17.3. Termination does not affect accrued rights or unpaid amounts.

18. Force Majeure

18.1. Neither party is liable for delay or failure caused by events beyond reasonable control, including natural disasters, war, pandemics, strikes, cyber incidents, freight disruptions, supplier shortages, or government actions.

19. Governing Law and Jurisdiction

19.1. The laws of Victoria, Australia, govern these Terms.

19.2.The United Nations Convention on Contracts for the International Sale of Goods (CISG) does not apply.

19.3. The parties will first attempt a good-faith commercial resolution.

19.4. If unresolved, disputes may be referred to confidential arbitration in Melbourne, Victoria, Australia under ICC Rules.

19.5. Makedo may seek urgent injunctive relief, debt recovery, or IP enforcement in any court of competent jurisdiction where the Customer, assets, Products, or infringement activity are located.

20. Director’s Guarantee

20.1 If the Customer is a corporation, Makedo may require one or more directors to execute a separate written guarantee of payment and performance obligations.

20.2. Such a guarantee shall be in a form acceptable to Makedo and may be tailored to applicable jurisdictional requirements.

20.3. The guarantee remains in effect until Makedo releases it in writing.

21. Relationship of the Parties

21.1 Nothing in these Terms creates a partnership, joint venture, or agency. The Customer acts solely as an independent purchaser and reseller.

22. General

22.1. If any provision is unenforceable, the balance of the agreement remains effective.

22.2. Delay in enforcing rights is not a waiver.

22.3. Where mandatory local law applies and cannot be excluded, these Terms operate subject to that law.

22.4. Makedo may update these Terms on reasonable notice for future orders.

22.5. Makedo may assign or novate these Terms to an affiliate or successor entity.
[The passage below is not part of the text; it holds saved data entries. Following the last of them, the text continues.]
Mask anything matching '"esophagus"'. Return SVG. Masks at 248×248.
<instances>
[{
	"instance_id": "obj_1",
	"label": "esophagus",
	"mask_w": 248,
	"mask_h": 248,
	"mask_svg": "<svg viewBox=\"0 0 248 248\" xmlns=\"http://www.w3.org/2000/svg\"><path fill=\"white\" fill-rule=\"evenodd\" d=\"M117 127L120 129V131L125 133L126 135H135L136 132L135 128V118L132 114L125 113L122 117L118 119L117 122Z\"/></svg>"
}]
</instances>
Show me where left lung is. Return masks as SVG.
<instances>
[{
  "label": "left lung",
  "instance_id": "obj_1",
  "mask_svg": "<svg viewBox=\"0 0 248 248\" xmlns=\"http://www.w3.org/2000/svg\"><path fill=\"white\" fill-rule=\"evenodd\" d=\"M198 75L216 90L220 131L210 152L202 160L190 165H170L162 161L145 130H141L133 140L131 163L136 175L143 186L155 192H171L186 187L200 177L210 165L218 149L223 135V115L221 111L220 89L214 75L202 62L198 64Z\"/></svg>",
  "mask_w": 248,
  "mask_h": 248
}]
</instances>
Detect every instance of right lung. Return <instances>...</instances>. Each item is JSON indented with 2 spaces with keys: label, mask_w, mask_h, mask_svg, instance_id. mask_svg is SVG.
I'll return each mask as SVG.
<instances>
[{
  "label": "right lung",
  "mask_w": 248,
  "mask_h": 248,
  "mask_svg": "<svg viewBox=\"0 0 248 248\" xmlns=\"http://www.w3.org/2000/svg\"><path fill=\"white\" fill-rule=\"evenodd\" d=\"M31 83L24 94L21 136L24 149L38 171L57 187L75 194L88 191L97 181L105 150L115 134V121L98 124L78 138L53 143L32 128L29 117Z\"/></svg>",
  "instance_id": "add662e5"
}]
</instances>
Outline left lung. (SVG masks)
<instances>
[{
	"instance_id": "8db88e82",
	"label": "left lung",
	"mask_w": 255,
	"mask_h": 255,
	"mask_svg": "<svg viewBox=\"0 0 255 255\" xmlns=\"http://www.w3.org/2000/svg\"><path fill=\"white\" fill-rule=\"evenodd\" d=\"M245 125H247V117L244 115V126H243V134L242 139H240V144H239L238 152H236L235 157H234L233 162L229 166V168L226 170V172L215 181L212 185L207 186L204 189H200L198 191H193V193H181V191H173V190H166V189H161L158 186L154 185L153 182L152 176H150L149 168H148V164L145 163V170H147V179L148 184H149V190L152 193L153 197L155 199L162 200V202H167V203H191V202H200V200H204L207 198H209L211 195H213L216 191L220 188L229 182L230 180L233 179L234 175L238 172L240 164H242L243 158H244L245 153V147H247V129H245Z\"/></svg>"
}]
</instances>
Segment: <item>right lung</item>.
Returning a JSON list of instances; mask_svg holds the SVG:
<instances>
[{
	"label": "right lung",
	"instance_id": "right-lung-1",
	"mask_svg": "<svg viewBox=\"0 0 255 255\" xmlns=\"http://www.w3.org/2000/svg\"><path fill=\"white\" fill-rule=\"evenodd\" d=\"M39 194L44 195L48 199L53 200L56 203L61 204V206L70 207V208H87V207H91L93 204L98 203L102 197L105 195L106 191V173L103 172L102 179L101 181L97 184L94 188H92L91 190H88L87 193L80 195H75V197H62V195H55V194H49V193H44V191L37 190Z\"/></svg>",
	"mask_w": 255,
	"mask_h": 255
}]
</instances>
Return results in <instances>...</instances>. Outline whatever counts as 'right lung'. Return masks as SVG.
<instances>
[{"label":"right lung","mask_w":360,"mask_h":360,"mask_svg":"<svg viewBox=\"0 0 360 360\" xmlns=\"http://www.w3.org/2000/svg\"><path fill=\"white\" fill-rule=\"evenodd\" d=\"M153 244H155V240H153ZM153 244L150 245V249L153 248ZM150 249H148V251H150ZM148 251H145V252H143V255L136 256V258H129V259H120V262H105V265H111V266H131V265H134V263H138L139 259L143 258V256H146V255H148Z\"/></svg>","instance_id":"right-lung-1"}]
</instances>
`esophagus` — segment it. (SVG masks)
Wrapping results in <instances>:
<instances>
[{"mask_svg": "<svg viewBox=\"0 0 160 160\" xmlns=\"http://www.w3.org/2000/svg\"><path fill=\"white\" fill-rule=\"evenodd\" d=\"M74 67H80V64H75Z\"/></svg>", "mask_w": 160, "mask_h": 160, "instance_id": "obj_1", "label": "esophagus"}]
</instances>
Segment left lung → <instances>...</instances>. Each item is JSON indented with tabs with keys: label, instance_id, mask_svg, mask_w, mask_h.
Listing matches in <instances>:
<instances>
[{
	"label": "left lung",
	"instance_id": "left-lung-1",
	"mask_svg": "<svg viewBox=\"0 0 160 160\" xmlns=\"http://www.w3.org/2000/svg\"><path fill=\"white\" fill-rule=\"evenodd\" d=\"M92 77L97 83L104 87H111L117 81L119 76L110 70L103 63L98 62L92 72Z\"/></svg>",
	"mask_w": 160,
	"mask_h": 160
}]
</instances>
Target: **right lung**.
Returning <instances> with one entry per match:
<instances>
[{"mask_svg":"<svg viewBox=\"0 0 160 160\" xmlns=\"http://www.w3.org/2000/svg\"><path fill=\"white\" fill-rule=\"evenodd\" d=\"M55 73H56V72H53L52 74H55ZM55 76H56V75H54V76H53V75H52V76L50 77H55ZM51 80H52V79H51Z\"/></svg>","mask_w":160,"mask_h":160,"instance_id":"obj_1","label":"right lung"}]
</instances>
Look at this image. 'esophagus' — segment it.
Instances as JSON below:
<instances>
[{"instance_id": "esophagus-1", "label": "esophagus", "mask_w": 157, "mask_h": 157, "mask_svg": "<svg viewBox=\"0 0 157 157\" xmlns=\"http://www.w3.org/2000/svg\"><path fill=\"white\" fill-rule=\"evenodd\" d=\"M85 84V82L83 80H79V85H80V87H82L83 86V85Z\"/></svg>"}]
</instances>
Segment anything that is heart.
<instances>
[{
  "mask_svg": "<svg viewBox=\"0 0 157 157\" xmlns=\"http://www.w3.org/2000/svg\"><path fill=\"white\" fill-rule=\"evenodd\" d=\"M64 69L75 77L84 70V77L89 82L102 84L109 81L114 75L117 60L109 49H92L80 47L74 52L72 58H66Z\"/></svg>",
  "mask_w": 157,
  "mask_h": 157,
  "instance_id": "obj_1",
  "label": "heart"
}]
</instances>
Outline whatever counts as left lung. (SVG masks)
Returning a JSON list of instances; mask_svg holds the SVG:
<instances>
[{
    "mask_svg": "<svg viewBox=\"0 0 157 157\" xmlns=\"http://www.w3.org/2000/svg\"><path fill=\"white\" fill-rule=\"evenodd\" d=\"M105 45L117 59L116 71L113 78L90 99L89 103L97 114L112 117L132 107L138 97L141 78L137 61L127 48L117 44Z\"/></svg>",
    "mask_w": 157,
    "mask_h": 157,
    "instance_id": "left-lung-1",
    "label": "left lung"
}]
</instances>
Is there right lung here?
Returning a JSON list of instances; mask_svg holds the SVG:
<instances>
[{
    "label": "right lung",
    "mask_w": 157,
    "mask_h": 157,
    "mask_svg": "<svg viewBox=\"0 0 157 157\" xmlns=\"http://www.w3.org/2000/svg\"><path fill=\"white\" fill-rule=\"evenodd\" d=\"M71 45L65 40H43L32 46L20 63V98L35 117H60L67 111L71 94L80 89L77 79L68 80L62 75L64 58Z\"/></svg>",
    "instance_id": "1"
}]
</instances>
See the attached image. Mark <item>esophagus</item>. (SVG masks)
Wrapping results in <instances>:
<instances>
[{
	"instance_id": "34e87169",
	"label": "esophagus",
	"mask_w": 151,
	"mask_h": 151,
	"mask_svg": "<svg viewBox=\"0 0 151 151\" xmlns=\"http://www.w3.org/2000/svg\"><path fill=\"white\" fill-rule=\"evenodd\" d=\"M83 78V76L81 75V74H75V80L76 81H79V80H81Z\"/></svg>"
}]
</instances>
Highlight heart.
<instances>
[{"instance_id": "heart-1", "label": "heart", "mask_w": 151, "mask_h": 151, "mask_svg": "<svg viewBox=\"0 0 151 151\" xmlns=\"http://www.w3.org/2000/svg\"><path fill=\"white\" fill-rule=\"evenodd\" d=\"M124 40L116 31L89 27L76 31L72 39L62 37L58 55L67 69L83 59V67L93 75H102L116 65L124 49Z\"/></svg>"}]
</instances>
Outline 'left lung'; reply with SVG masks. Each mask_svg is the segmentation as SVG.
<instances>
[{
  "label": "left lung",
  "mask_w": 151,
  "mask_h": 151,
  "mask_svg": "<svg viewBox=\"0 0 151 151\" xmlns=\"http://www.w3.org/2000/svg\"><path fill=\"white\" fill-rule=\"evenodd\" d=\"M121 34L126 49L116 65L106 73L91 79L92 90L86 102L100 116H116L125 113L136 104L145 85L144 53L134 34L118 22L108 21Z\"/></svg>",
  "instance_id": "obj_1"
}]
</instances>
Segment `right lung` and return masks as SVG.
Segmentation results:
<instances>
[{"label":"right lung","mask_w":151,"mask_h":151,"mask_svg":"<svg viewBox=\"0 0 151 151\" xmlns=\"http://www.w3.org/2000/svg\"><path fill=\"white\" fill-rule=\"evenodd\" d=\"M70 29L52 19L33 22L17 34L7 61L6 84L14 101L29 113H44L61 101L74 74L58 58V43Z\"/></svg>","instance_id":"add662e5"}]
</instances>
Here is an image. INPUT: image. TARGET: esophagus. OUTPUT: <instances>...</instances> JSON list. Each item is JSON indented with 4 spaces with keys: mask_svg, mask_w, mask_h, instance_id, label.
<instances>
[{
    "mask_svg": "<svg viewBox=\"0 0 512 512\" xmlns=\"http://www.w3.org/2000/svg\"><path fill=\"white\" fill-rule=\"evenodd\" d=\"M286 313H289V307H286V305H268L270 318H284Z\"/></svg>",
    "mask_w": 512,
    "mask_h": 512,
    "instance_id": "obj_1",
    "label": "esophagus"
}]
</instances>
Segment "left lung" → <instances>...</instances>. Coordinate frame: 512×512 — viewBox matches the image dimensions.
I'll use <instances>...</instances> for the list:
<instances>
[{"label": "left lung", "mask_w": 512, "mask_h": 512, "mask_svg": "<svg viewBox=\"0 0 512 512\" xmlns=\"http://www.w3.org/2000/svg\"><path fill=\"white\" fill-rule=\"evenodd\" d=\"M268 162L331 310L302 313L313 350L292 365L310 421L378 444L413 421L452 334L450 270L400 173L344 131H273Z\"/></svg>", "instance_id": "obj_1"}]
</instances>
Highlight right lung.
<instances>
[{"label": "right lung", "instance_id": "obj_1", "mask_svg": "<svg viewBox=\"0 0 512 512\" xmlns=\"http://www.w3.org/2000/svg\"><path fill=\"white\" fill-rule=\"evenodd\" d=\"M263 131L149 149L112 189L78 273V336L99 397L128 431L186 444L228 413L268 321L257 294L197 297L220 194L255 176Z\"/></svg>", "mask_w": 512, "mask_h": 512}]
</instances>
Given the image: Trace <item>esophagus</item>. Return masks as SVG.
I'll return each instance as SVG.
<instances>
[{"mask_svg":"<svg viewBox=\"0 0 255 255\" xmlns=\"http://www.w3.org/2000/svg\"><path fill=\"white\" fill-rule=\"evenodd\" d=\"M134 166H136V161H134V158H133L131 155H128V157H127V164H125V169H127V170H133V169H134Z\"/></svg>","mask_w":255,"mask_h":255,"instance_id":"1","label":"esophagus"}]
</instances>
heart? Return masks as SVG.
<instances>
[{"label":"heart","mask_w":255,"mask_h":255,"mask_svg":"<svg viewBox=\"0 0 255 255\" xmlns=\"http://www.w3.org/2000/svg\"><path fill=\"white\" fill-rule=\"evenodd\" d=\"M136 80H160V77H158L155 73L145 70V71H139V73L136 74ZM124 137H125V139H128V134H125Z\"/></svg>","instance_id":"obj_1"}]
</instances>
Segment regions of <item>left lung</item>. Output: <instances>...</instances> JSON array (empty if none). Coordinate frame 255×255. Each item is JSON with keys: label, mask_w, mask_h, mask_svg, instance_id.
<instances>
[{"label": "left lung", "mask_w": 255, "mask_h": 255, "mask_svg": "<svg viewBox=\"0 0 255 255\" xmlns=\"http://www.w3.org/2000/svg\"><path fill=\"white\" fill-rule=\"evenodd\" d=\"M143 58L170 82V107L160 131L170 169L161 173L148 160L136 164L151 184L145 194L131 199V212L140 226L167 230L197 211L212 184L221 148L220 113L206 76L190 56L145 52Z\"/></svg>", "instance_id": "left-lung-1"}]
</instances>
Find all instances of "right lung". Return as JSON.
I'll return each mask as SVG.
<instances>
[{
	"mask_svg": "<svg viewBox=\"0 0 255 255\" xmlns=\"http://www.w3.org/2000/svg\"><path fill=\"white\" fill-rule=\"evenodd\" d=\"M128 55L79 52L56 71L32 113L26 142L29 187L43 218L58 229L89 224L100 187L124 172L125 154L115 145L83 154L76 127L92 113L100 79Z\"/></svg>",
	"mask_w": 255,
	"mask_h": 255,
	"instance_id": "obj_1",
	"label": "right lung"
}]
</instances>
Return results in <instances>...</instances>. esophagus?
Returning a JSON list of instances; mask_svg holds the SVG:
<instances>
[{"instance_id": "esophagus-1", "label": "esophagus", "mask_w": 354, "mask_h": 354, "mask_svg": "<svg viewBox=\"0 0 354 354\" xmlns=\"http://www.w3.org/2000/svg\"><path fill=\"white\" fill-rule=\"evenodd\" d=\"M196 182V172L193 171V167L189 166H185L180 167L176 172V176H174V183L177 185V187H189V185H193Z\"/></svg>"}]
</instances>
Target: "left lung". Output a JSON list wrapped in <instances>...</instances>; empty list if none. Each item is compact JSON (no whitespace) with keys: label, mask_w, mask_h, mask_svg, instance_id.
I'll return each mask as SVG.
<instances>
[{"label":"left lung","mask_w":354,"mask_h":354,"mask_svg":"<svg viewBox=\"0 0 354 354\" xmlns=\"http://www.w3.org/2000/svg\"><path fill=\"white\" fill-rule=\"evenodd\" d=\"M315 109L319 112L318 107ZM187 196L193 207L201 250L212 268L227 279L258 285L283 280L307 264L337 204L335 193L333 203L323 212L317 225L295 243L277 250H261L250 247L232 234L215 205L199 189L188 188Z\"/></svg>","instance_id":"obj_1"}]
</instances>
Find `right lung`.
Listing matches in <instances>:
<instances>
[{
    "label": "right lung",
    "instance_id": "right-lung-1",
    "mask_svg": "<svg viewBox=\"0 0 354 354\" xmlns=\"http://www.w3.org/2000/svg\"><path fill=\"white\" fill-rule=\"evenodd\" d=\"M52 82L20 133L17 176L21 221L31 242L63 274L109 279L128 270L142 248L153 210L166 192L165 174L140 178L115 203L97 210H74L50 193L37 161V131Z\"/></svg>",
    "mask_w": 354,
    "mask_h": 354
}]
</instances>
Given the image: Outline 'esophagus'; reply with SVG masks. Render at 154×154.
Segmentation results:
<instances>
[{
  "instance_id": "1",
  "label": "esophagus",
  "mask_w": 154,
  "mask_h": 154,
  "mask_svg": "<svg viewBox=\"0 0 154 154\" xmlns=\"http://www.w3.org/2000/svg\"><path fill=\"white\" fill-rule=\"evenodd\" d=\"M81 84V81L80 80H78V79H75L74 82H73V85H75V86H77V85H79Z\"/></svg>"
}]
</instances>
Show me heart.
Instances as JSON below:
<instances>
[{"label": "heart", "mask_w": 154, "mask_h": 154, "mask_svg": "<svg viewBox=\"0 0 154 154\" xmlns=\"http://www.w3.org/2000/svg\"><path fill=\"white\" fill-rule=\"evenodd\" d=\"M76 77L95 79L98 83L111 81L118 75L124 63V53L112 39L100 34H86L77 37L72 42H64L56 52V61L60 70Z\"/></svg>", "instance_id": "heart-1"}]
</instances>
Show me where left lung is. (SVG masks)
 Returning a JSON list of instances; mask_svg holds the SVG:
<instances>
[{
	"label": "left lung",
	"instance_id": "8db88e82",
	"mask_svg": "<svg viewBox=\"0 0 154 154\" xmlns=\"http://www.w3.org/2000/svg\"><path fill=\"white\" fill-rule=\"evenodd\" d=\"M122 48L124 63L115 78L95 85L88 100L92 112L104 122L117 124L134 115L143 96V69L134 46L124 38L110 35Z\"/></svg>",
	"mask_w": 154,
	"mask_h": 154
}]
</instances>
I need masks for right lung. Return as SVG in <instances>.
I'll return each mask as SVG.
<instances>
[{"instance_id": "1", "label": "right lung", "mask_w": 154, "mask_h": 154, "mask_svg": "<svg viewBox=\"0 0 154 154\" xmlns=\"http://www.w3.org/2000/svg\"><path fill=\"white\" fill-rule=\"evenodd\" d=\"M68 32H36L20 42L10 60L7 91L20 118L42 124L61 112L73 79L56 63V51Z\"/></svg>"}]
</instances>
The Customer may not assign without consent.

22.6. Notices may be sent to hello@make.do or any other address notified by Makedo.

22.7. These Terms constitute the entire agreement unless replaced by a signed written agreement.

23. Survival

23.1. Clauses relating to payment, confidentiality, intellectual property, warranty disclaimers, limitation of liability, governing law, and dispute resolution survive termination.

24. Acceptance of Terms

24.1 By placing an order with Makedo, the Customer accepts these Master Terms & Conditions of Sale.